** START SUPPLIED MATERIAL **

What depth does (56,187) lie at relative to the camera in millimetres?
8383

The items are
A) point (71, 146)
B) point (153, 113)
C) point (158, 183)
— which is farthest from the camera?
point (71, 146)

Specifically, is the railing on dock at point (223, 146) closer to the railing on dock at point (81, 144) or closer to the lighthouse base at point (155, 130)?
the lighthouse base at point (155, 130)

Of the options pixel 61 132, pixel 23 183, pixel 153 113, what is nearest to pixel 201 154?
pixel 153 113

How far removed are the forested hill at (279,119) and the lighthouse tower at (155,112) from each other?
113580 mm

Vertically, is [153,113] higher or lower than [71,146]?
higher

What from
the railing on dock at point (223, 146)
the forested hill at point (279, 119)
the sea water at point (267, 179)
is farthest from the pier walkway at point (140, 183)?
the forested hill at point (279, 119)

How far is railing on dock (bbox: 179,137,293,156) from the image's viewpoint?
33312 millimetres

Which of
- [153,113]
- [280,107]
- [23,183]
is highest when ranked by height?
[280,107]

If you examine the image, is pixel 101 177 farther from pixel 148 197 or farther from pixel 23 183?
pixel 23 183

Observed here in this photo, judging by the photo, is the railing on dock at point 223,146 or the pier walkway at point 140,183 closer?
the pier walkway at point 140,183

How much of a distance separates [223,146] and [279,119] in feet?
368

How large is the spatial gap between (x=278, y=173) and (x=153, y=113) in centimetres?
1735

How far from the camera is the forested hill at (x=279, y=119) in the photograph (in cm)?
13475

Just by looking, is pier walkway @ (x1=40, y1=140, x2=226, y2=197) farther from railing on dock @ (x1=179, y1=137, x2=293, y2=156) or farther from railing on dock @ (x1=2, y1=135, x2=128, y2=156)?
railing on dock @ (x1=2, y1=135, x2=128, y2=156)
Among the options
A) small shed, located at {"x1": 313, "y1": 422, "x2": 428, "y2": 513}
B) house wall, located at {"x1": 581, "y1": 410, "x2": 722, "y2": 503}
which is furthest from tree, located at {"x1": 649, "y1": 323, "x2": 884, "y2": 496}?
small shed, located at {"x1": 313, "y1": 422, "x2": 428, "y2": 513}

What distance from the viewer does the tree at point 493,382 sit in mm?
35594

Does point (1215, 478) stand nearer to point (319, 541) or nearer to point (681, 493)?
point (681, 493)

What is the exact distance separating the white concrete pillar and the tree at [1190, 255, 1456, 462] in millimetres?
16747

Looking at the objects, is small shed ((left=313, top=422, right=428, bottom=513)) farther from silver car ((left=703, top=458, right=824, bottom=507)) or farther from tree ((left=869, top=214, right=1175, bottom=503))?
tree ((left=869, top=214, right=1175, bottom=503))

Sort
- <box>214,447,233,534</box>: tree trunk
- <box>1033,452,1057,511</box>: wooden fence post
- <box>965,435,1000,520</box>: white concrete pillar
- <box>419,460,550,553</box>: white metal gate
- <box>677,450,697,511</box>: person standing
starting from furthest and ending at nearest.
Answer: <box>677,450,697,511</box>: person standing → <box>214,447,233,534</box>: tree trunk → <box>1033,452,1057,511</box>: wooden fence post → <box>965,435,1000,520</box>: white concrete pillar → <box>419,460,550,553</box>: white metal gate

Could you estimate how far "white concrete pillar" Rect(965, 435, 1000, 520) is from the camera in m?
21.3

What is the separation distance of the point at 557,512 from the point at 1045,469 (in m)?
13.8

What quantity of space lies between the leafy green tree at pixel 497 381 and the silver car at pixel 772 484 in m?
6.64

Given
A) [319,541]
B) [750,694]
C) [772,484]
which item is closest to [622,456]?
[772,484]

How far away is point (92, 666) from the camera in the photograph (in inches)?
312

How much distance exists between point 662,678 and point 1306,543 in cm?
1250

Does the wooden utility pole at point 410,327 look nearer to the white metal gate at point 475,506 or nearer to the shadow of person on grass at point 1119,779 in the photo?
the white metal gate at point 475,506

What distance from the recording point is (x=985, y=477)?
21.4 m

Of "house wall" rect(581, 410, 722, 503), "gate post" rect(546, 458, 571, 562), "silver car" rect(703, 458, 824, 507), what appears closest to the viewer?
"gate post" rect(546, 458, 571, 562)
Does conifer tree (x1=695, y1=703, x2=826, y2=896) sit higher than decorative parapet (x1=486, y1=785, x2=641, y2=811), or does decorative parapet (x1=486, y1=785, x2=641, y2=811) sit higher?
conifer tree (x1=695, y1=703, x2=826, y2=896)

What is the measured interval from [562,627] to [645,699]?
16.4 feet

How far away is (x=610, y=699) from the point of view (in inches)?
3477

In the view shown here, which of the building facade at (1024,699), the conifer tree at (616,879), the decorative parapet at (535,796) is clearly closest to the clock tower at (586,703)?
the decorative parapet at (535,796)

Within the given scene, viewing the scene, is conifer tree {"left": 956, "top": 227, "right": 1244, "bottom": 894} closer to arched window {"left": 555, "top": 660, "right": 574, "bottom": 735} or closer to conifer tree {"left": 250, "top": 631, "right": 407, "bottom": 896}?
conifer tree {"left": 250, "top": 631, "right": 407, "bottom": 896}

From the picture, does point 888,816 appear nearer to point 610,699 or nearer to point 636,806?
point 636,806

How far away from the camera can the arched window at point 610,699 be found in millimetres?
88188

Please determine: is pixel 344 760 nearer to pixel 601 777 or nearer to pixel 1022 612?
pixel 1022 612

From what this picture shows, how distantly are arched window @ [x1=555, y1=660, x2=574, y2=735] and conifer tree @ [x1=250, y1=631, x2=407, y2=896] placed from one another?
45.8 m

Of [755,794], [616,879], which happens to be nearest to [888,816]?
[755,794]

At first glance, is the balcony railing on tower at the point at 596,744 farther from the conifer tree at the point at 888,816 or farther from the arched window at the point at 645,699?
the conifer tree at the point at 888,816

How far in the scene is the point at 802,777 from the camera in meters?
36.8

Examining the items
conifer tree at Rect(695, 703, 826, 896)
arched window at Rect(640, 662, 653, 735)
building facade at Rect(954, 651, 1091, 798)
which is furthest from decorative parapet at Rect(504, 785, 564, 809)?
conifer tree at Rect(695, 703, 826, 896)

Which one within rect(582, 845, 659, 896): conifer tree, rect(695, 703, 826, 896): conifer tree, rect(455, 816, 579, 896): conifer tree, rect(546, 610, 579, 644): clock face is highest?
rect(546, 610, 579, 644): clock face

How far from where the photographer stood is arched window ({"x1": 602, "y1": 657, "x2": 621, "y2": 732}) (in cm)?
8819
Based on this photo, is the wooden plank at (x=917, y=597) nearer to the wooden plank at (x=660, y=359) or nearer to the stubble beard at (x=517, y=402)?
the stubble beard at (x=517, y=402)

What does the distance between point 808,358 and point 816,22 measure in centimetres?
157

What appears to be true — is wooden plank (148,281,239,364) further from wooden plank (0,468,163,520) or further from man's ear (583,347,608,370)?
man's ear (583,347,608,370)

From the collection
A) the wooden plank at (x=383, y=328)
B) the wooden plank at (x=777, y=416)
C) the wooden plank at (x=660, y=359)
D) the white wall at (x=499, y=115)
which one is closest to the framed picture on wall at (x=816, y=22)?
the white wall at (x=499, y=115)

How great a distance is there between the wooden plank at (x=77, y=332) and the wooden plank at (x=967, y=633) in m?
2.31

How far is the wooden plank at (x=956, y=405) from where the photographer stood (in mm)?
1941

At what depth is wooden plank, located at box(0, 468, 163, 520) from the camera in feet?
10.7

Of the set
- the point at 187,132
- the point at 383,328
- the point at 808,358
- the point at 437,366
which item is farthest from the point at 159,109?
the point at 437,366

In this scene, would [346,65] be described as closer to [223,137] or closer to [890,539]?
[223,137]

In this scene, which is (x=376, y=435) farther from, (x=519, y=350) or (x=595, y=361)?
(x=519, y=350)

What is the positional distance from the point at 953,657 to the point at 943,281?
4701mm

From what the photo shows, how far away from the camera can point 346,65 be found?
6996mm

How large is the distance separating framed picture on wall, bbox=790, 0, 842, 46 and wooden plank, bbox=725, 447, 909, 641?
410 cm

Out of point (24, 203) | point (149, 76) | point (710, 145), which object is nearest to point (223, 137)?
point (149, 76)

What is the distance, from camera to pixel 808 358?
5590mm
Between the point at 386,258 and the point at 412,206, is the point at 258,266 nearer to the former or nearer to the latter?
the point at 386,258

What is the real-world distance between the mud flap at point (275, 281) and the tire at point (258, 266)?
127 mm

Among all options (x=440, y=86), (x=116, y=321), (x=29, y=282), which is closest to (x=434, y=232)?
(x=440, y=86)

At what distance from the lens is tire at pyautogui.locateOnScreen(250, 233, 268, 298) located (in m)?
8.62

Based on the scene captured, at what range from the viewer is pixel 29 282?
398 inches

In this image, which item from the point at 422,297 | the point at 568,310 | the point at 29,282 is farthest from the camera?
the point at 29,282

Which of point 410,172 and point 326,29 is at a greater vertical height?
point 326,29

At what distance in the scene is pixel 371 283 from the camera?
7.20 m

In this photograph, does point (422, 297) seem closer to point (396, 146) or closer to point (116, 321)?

** END SUPPLIED MATERIAL **

PROBLEM TO SOLVE:
Take the line with "How great a" and all lines after it through the end of the records, and write them out exactly; include nothing else.

SOLUTION:
How great a distance is there between the wooden plank at (x=77, y=332) and the wooden plank at (x=967, y=633) in m?
2.31

How far is the wooden plank at (x=956, y=405) from where the photographer stood (in mm)?
1941

At what depth is wooden plank, located at box(0, 468, 163, 520) from the camera in feet?
10.7

Of the set
- the point at 187,132
- the point at 383,328
- the point at 808,358
- the point at 437,366
which item is farthest from the point at 159,109?
the point at 437,366

In this scene, would [346,65] be described as closer to [223,137] or closer to [890,539]?
[223,137]

In this scene, which is (x=376, y=435) farther from, (x=519, y=350) or (x=595, y=361)?
(x=519, y=350)

What is the positional distance from the point at 953,657 to the point at 943,281?
4701mm

From what the photo shows, how far away from the camera can point 346,65 be found?
6996mm

How large is the distance separating framed picture on wall, bbox=790, 0, 842, 46 and wooden plank, bbox=725, 447, 909, 641?
410 cm

Out of point (24, 203) | point (149, 76) | point (710, 145), which object is nearest to point (223, 137)?
point (149, 76)

What is the distance, from camera to pixel 808 358?
5590mm
Between the point at 386,258 and the point at 412,206, is the point at 258,266 nearer to the former or nearer to the latter?
the point at 386,258

What is the real-world distance between the mud flap at point (275, 281) and the tire at point (258, 266)?
127 mm

Among all options (x=440, y=86), (x=116, y=321), (x=29, y=282), which is closest to (x=434, y=232)?
(x=440, y=86)

At what distance from the lens is tire at pyautogui.locateOnScreen(250, 233, 268, 298) located (in m)?
8.62

Based on the scene captured, at what range from the viewer is pixel 29 282?
398 inches

In this image, which item from the point at 422,297 | the point at 568,310 | the point at 29,282 is farthest from the camera?
the point at 29,282

Which of point 410,172 and point 326,29 is at a greater vertical height?
point 326,29

At what distance in the scene is pixel 371 283 from the camera?
7.20 m

In this photograph, does point (422, 297) seem closer to point (396, 146) or closer to point (116, 321)?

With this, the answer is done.